The UK’s Forensic Science Regulator is responsible for ensuring appropriate standards in forensic science (which would include facial recognition systems) in the UK. It has no statutory powers, meaning that it can make recommendations but not penalise government bodies. The Committee has been asking for these powers since 2011.
The Regulator is also responsible for ensuring effective collaboration with Scotland and Northern Ireland for UK-wide quality standards. When it comes to new biometrics such as facial recognition, the UK has lagged behind Scotland, which has already proposed legislation around its use, the report said.
This isn’t the first recommendation that the Committee has made to suspend trials of automatic facial recognition systems. It made a similar request last year.

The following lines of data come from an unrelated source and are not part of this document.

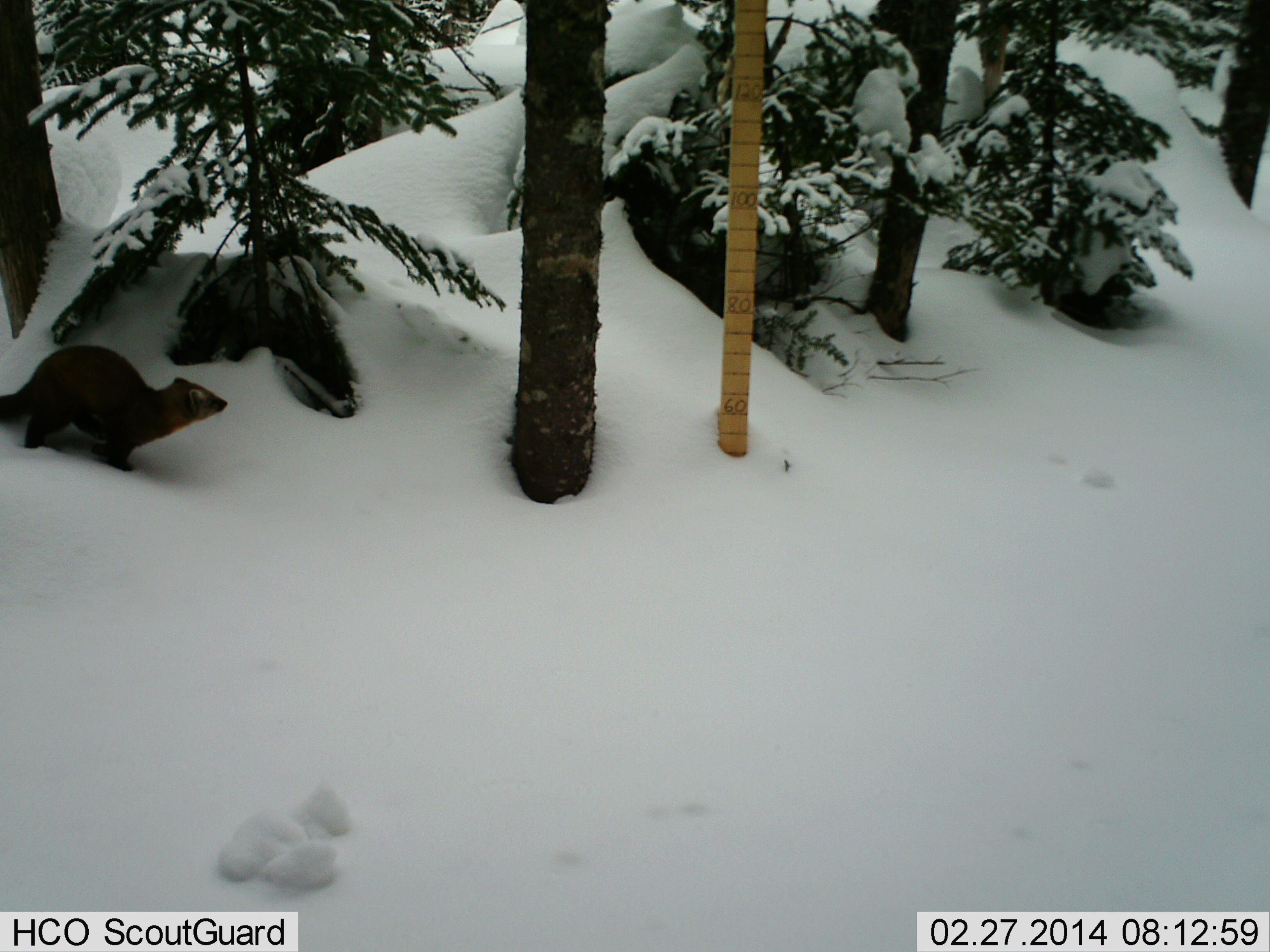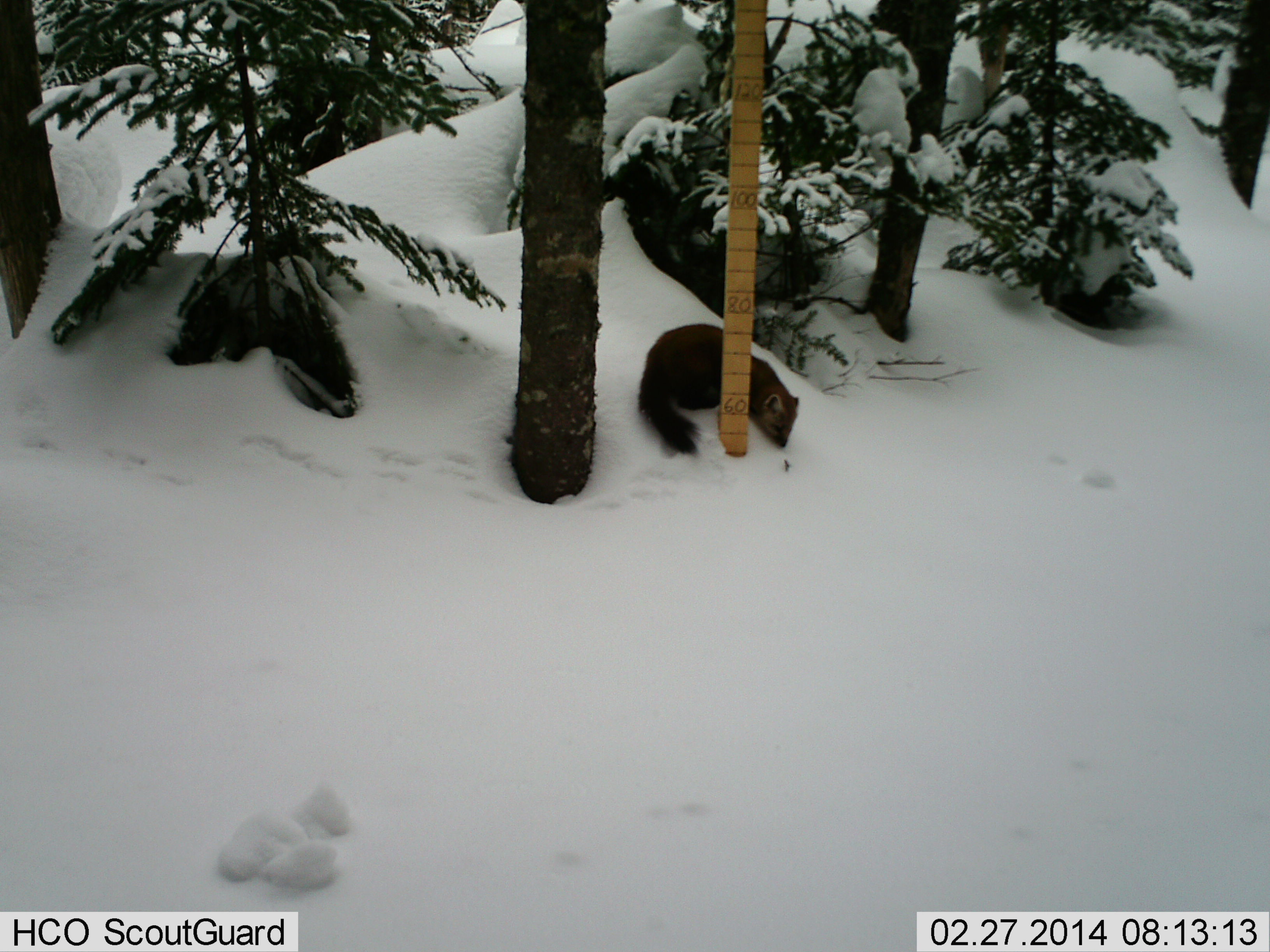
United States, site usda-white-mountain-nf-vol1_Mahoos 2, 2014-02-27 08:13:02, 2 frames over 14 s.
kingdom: Animalia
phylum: Chordata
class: Mammalia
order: Carnivora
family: Mustelidae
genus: Martes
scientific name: Martes americana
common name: american marten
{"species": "american marten (Martes americana)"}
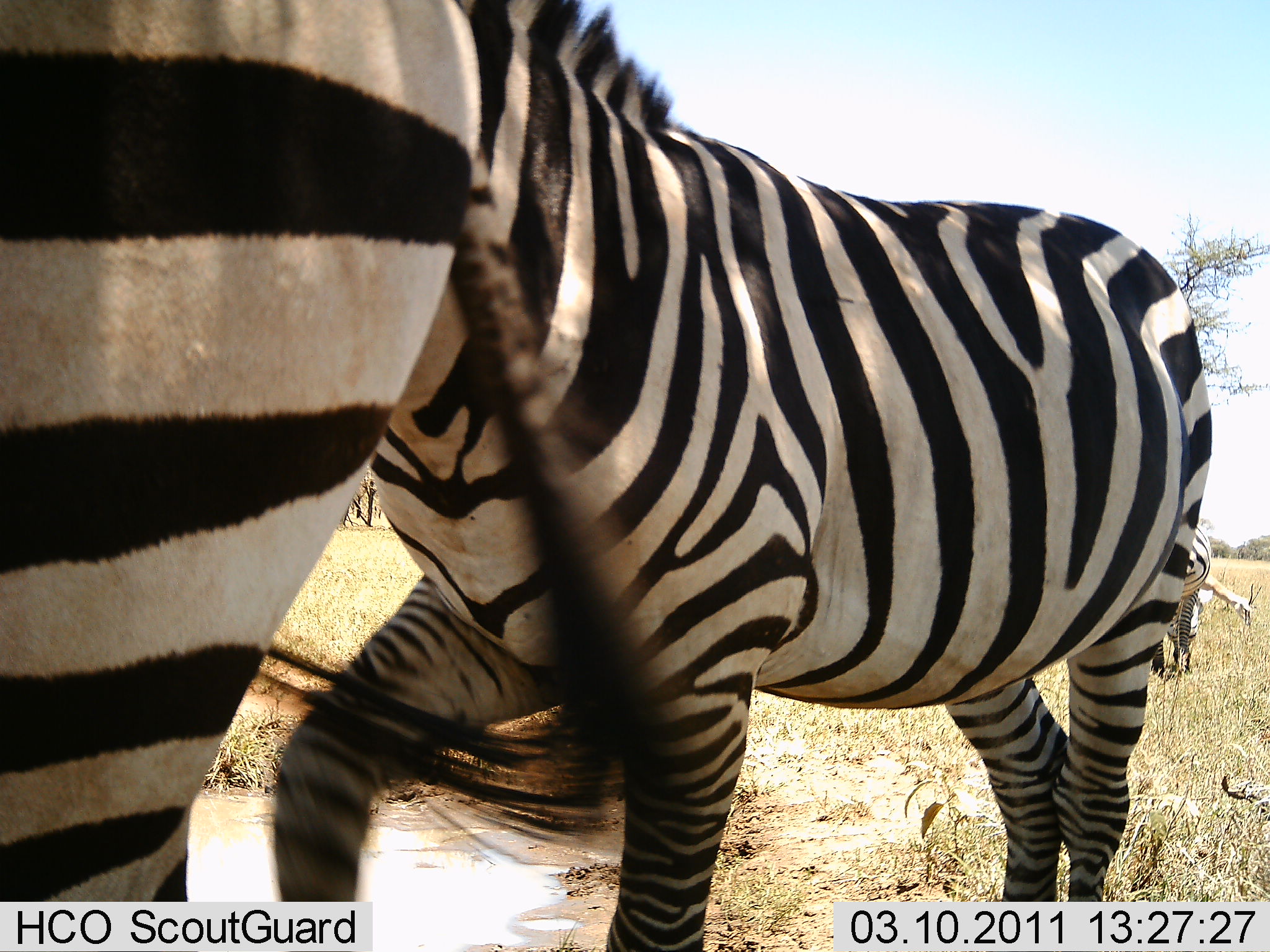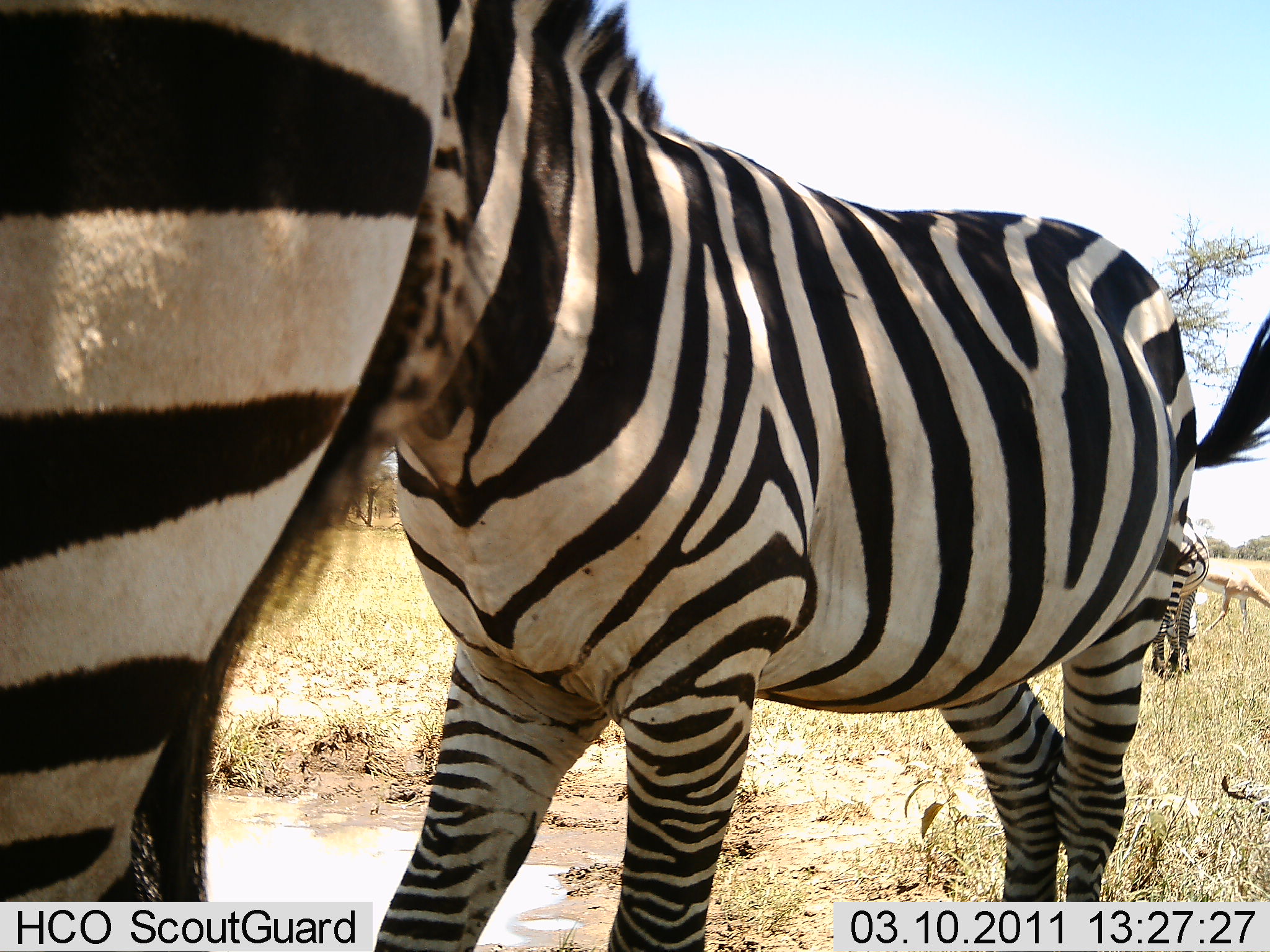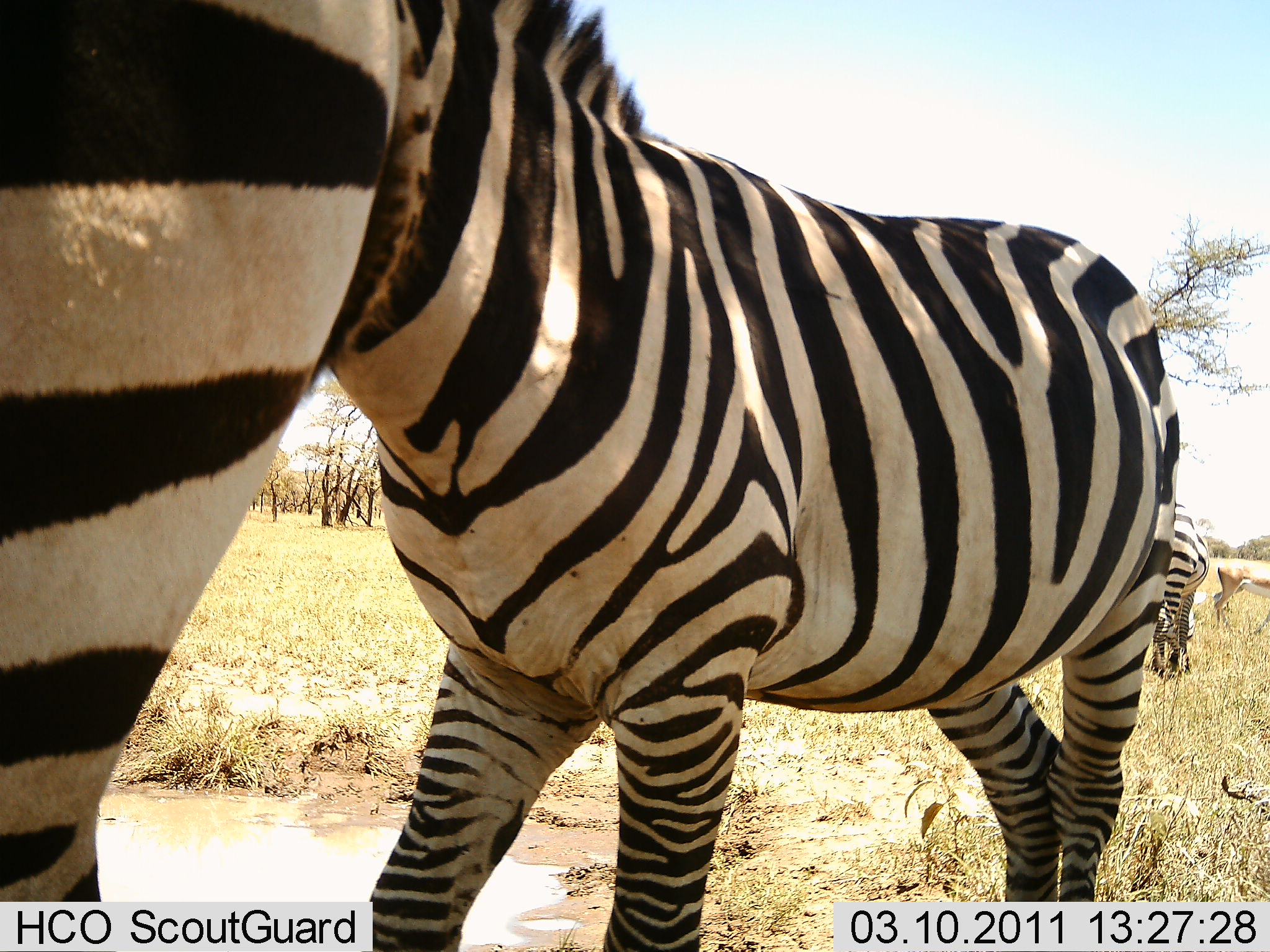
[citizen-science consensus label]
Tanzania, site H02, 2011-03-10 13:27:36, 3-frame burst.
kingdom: Animalia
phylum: Chordata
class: Mammalia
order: Artiodactyla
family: Bovidae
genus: Nanger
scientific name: Nanger granti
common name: grant's gazelle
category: gazellegrants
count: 1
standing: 50%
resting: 0%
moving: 40%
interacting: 0%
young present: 0%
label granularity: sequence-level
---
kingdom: Animalia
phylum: Chordata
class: Mammalia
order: Perissodactyla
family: Equidae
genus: Equus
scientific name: Equus quagga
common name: plains zebra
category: zebra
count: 3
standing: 74%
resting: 0%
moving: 21%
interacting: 0%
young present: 5%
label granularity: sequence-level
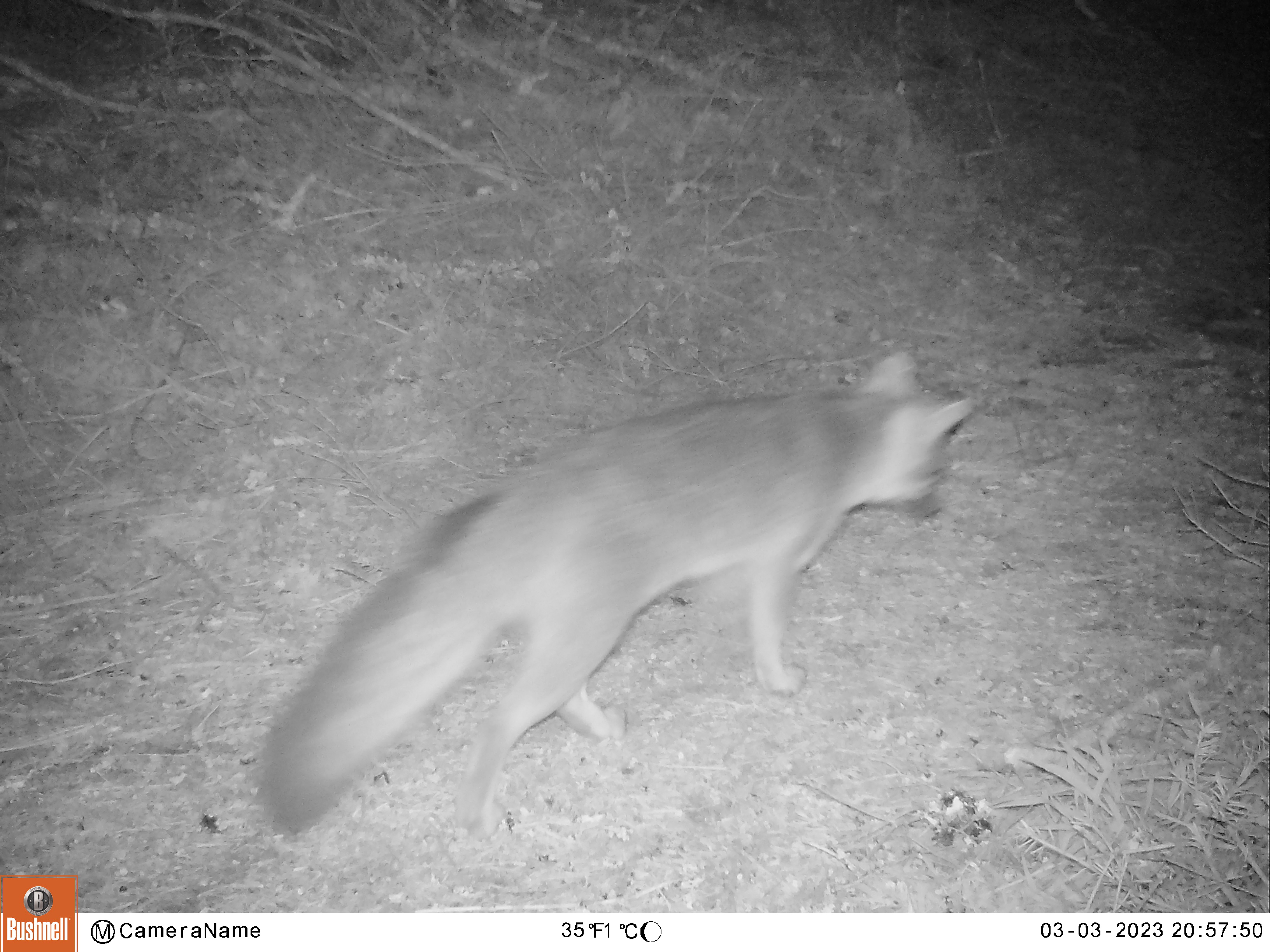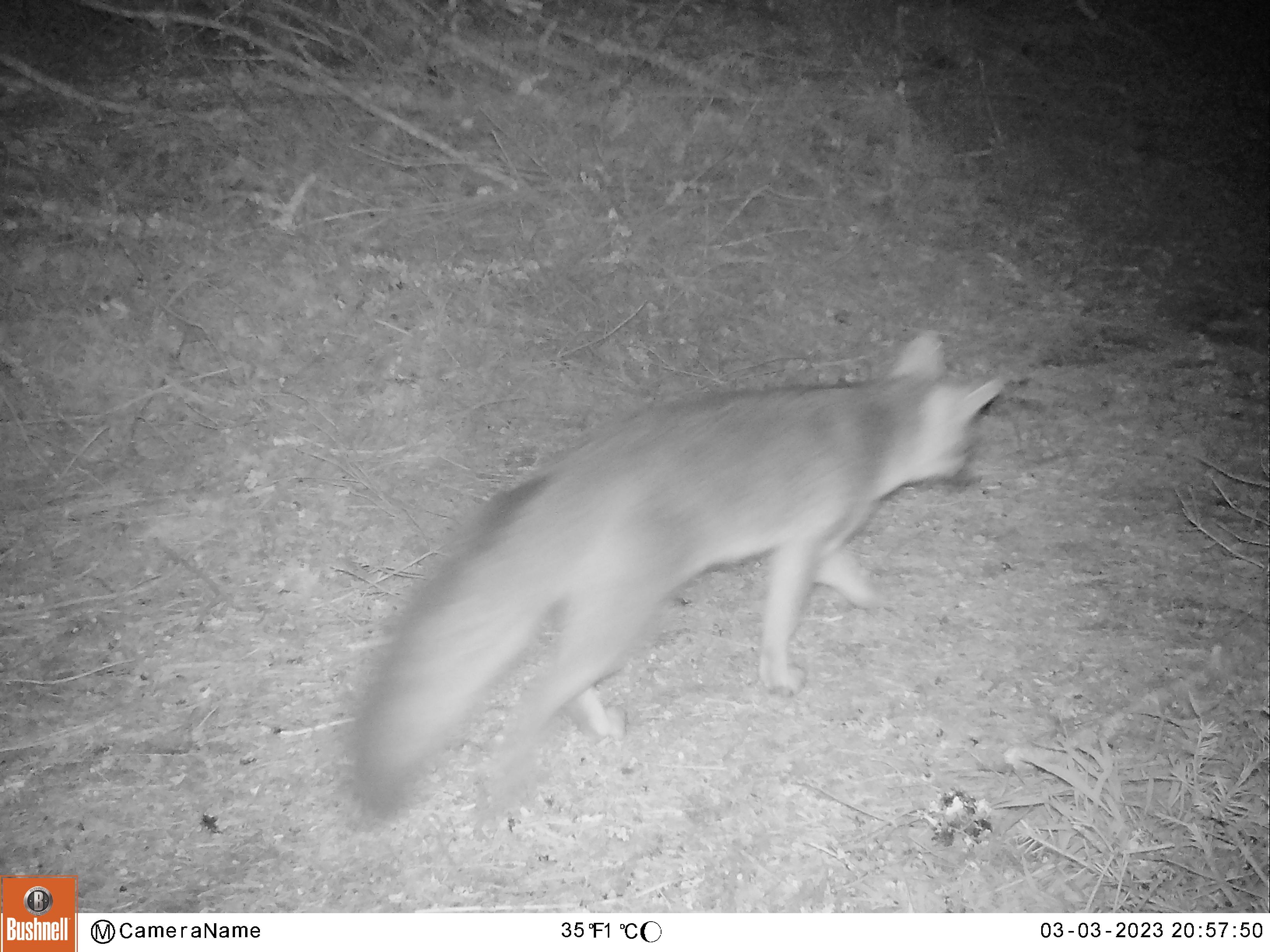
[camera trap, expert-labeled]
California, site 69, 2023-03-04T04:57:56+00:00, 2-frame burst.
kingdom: Animalia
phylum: Chordata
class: Mammalia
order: Carnivora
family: Canidae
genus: Urocyon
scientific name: Urocyon cinereoargenteus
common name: gray fox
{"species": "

However, the Metropolitan Police and South Wales Police have proceeded with automatic facial recognition system trials that began in 2016, matching surveillance camera images against a watchlist drawn from custody photographs and other police sources.
In breach of six-year limit on custody photos
The report questioned the legality of these custody images. In 2012, the UK’s High Court ruled that it was unlawful for the government to retain images of people taken in custody indefinitely, and instead introduced a six-year limit. The government hasn’t complied with this ruling, the Committee warned, meaning that police have been using millions of unauthorized images, including those of unconvicted individuals, in automatic matching algorithms as part of these trials.
The Committee isn’t the only body to express concern about facial recognition trials. In early July 2019, researchers from the Human Rights, Big Data & Technology Project at the University of Essex Human Rights Centre published a report calling for the suspension of the police facial recognition trials. The systems used in the six trials made 42 matches, it said, but only 8 of them could be verified with absolute confidence.
The legal basis for the trials was unclear and didn’t take human rights into account, the researchers warned, adding that it was “highly possible” that the trials would be considered unlawful if challenged in court.
These court cases are looming. In his 2018 annual review, the Biometrics Commissioner pointed to a case brought against the South Wales Police by advocacy group Liberty, and Big Brother Watch’s case against the Metropolitan Police and the Home Office. The Commissioner warned:
Any of these judgments could, potentially, lead to a re-think of present legislation.
The UK’s Science and Technology Committee report came days after Oakland City Council in the US voted unanimously to ban the use of facial recognition by city departments, including police. This makes it the third city in the US to ban facial recognition after San Francisco and Somerville, Massachusetts.
The backlash against facial recognition surveillance is certainly growing, with the online activist group Fight for the Future is calling for a Federal ban, calling it a ‘threat to basic rights and safety’.